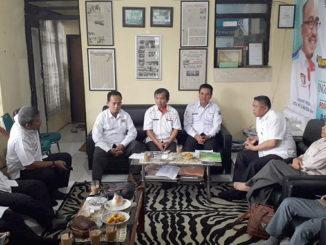 Diskusi di PWI Padang Panjang.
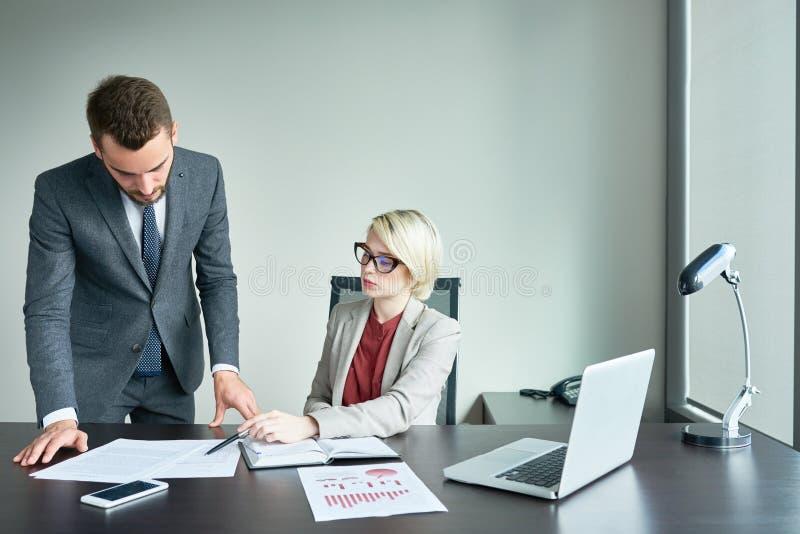 Succesvolle Partners die in Bureau werken royalty-vrije stock foto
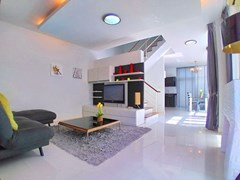House for rent East Pattaya with small Pool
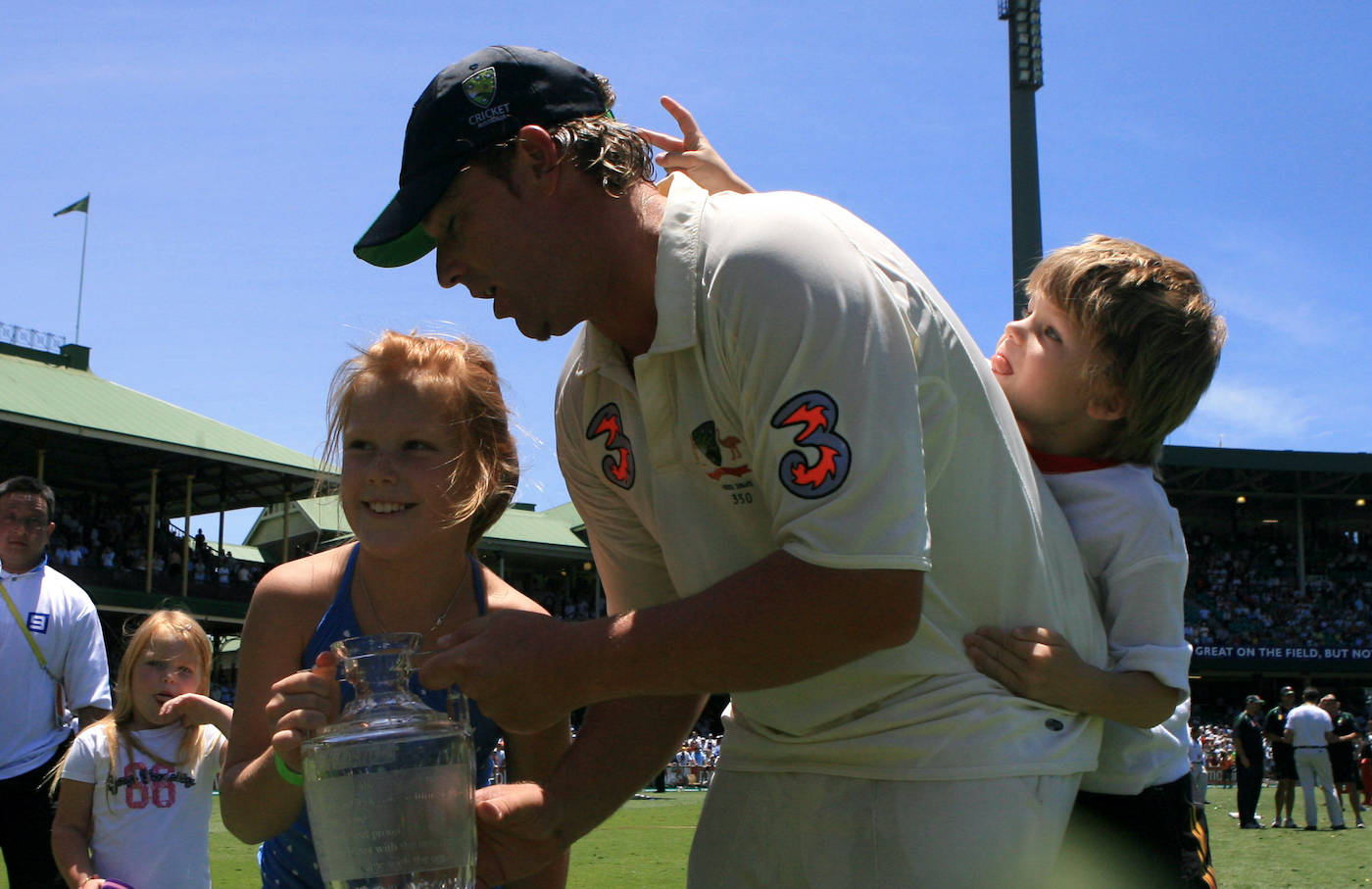 Jackson (right) knows just what Shane Warne's last Ashes photo-op needs - bunny ears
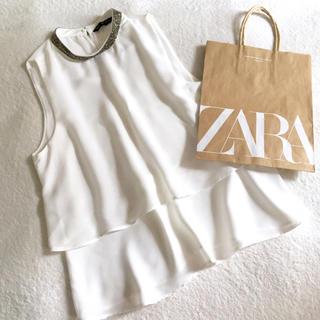 ザラ(ZARA)のXS 新品未使用ZARAノースリーブ2段フレアトップス(カットソー(半袖/袖なし))
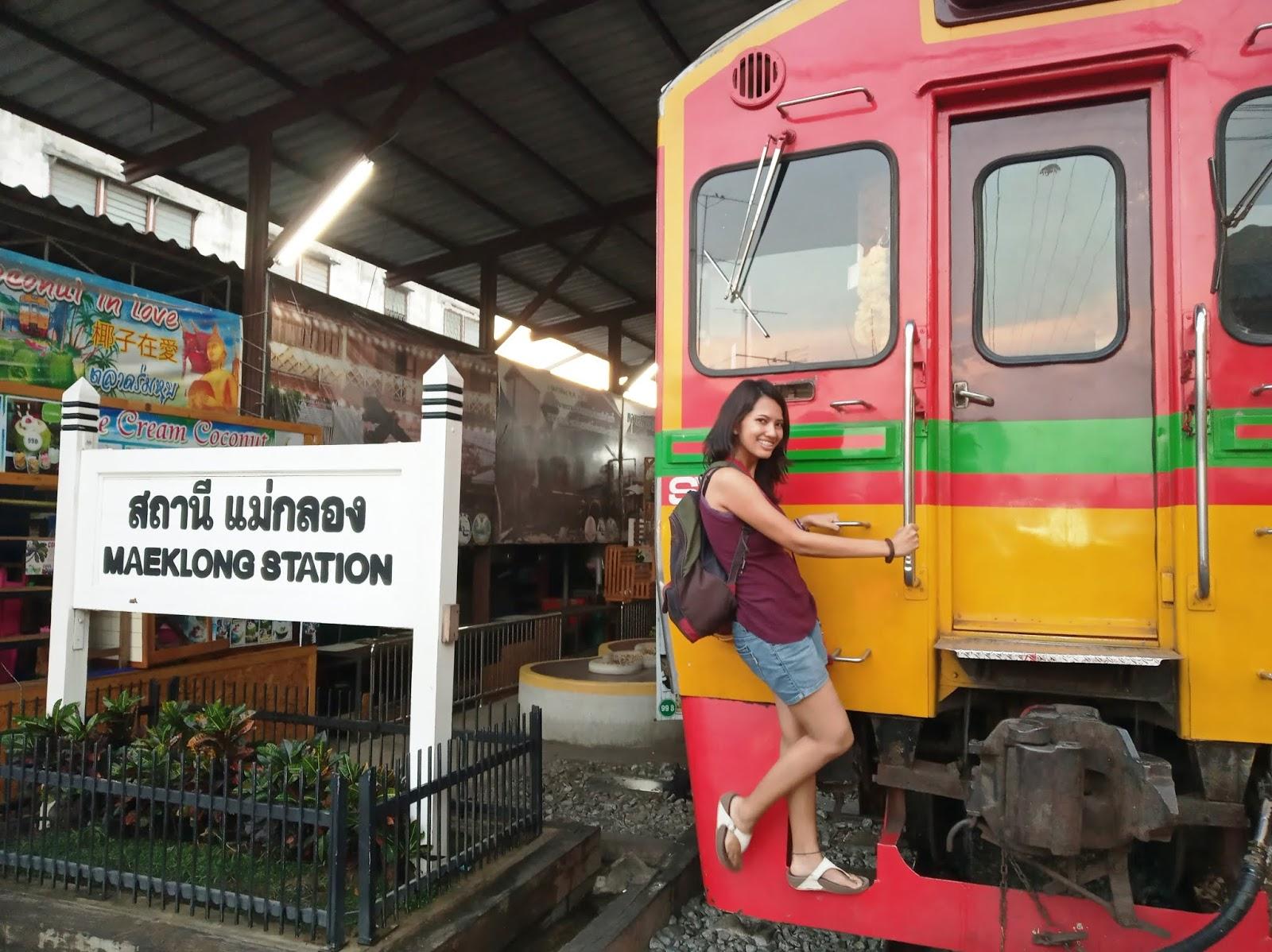 Visiting Maeklong Railway Market, Thailand | Ummi Goes Where?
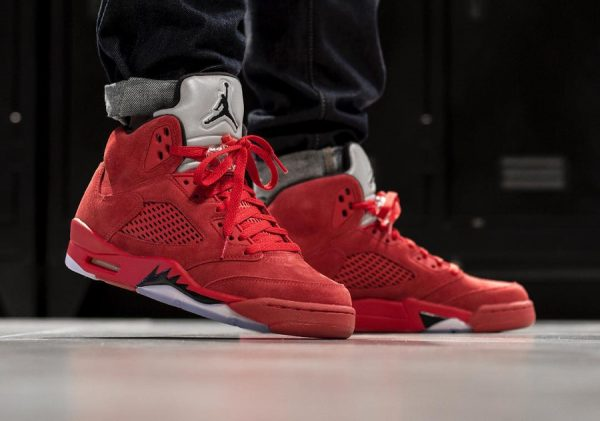 Chaussure Air Jordan 5 Retro Red Suede Flight Suit (4)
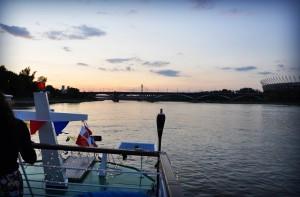 Rejs Jagodowym Rysiem o zachodzie słońca; po prawej Stadion Narodowy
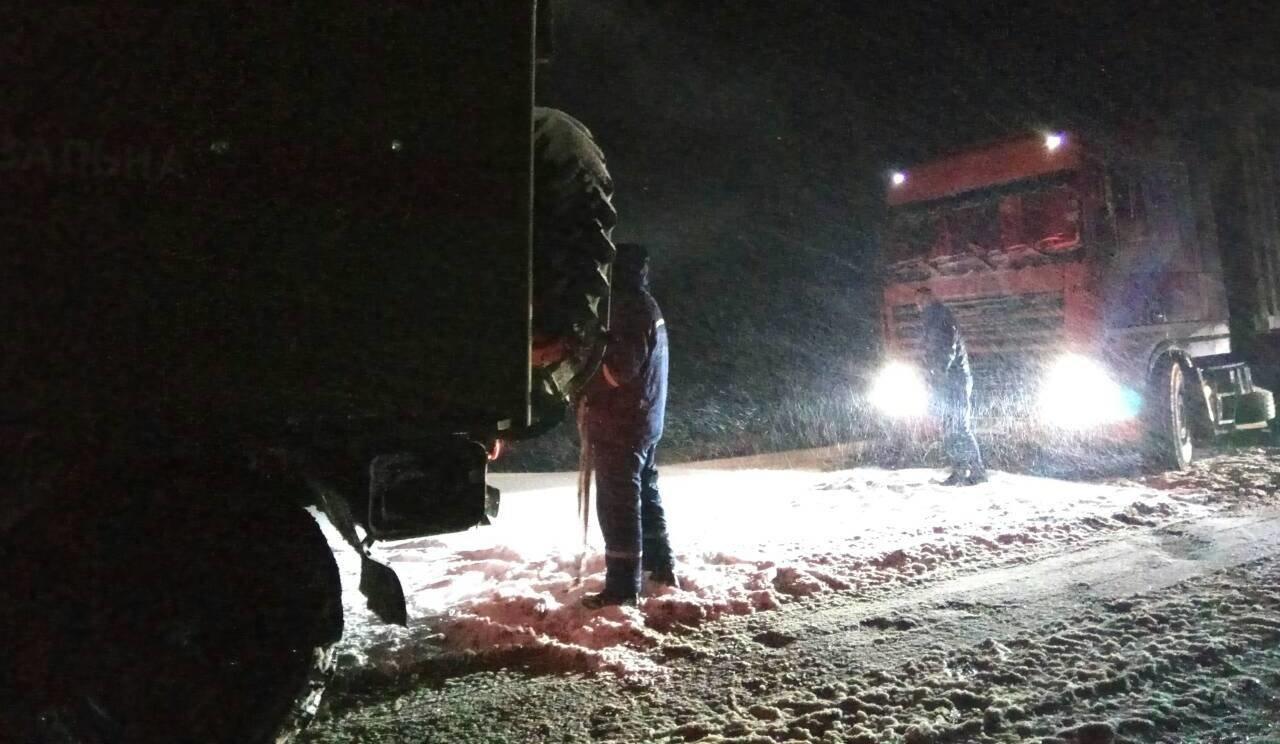 Рятувальники ліквідовували дорожній затор, фото-1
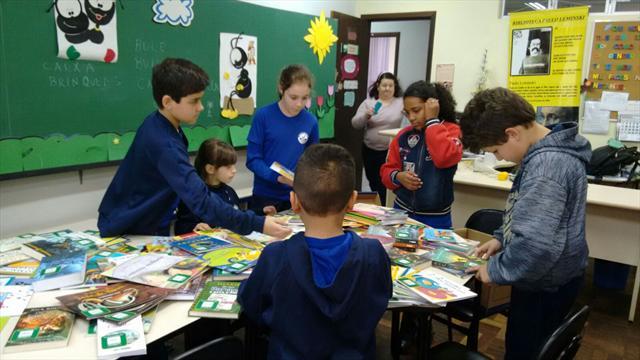 Escolas da Regional Cajuru recebem livros e comput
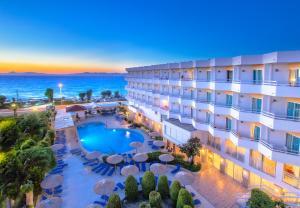 Lito Hotel, Иксиа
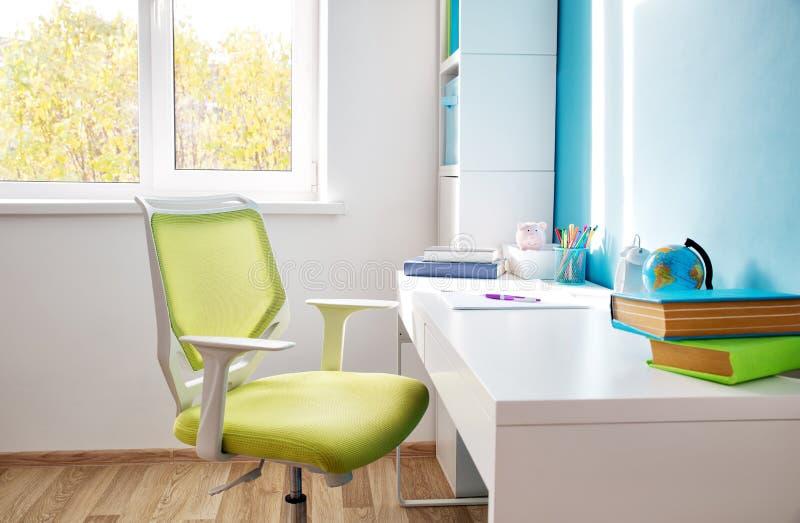 Rooom colorido de los niños con las paredes y los muebles blancos fotos de archivo libres de regalías
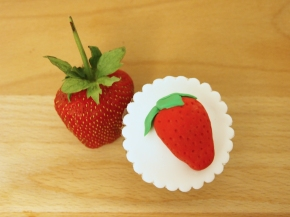 Fondant Strawberry Topper
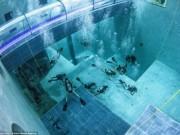 Thế giới - Khám phá bể bơi sâu nhất thế giới, bằng tòa nhà 14 tầng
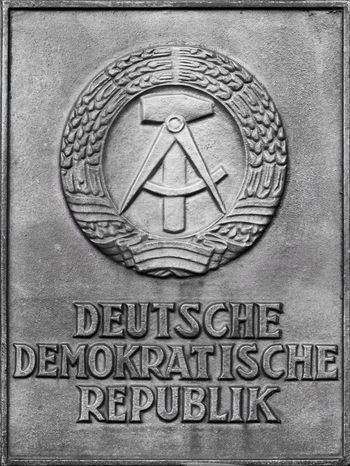 German democratic republic plate Freiheitberlin Cold War DDR East Germany GDR German Democratic Republic Germany GERMANY🇩🇪DEUTSCHERLAND@ Metal Plate Old Fashioned Régime Berlin Battle Of The Cities East Berlin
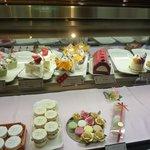 4011083 - 1階のケーキ売り場のウィンドウ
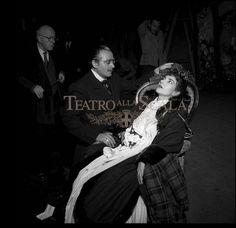 La traviata (1956, r. L. Visconti) - (c) Teatro alla Scala Melomanul: M-am întors de la spectacol. Absolut furios. Încă o dată, arbitrariul regizorului a făcut ravagii. Nu mai recunosc nimic din ceea ce cunoșteam, epoca acțiunii este deplasată, intriga e transformată, muzica este ridiculizată, personajele sunt luate peste picior. Insuportabil.
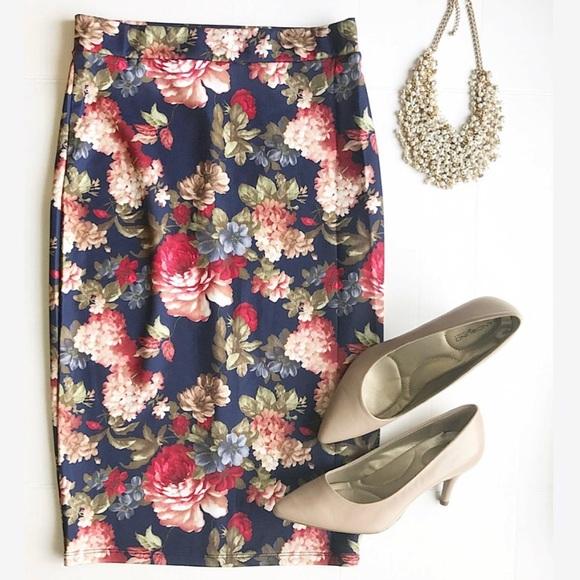 Dresses & Skirts - Floral Pencil Skirt!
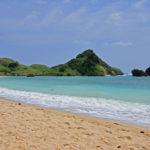 Pantai Kuta Lombok, Tidak Kalah Cantik dari Kuta Bali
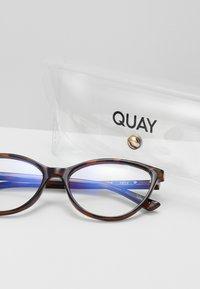 QUAY AUSTRALIA - PLEASE ADVISE BLUE LIGHT - Sunglasses - brown - 1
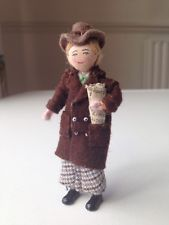 Vintage Dolls House Miniatures- Grecon doll - Man With Paper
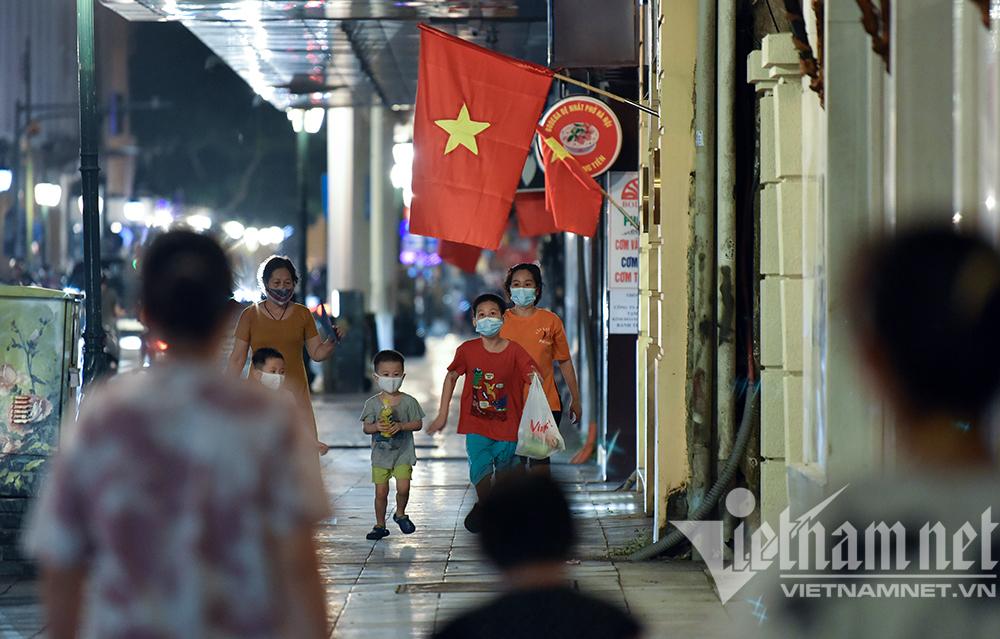 Biển người ở Hà Nội đổ ra đường vui Trung thu sau ngày dài giãn cách-13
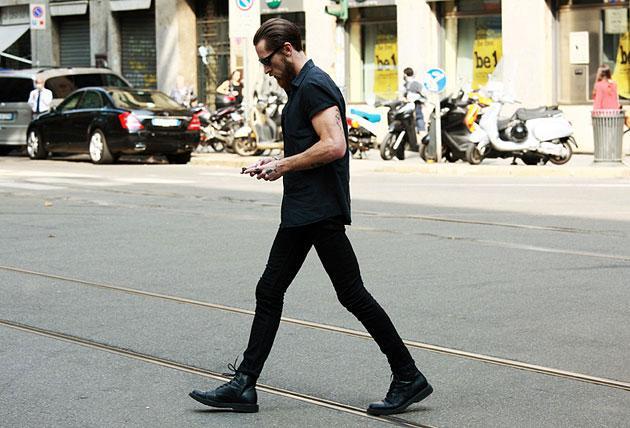 Как носить обтягивающие брюки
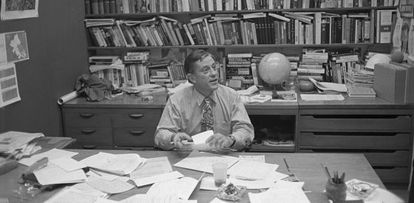 Ben Bradlee en su escritorio en 1971, un año antes de destapar el 'caso Watergate'.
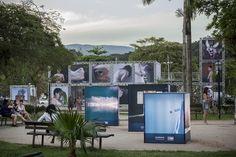 """O """"11º Paraty em Foco - Festival Internacional de Fotografia"""" tem exposições, projeções, bate-papos e oficinas na Praça da Matriz e outros espaços desse município em setembro."""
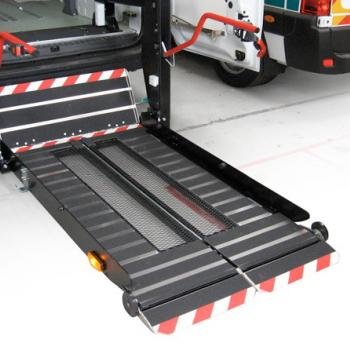 Inboard Stretcher Lift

___

_Assigned task_
All that is needed is the exact run of lines from the start of the material above through the one containing "4011083 - 1階のケーキ売り場のウィンドウ", pictures left out.

_Task output_
 Diskusi di PWI Padang Panjang.
 Succesvolle Partners die in Bureau werken royalty-vrije stock foto
House for rent East Pattaya with small Pool
 Jackson (right) knows just what Shane Warne's last Ashes photo-op needs - bunny ears
 ザラ(ZARA)のXS 新品未使用ZARAノースリーブ2段フレアトップス(カットソー(半袖/袖なし))
 Visiting Maeklong Railway Market, Thailand | Ummi Goes Where?
 Chaussure Air Jordan 5 Retro Red Suede Flight Suit (4)
 Rejs Jagodowym Rysiem o zachodzie słońca; po prawej Stadion Narodowy
 Рятувальники ліквідовували дорожній затор, фото-1
 Escolas da Regional Cajuru recebem livros e comput
 Lito Hotel, Иксиа
 Rooom colorido de los niños con las paredes y los muebles blancos fotos de archivo libres de regalías
 Fondant Strawberry Topper
 Thế giới - Khám phá bể bơi sâu nhất thế giới, bằng tòa nhà 14 tầng
 German democratic republic plate Freiheitberlin Cold War DDR East Germany GDR German Democratic Republic Germany GERMANY🇩🇪DEUTSCHERLAND@ Metal Plate Old Fashioned Régime Berlin Battle Of The Cities East Berlin
 4011083 - 1階のケーキ売り場のウィンドウ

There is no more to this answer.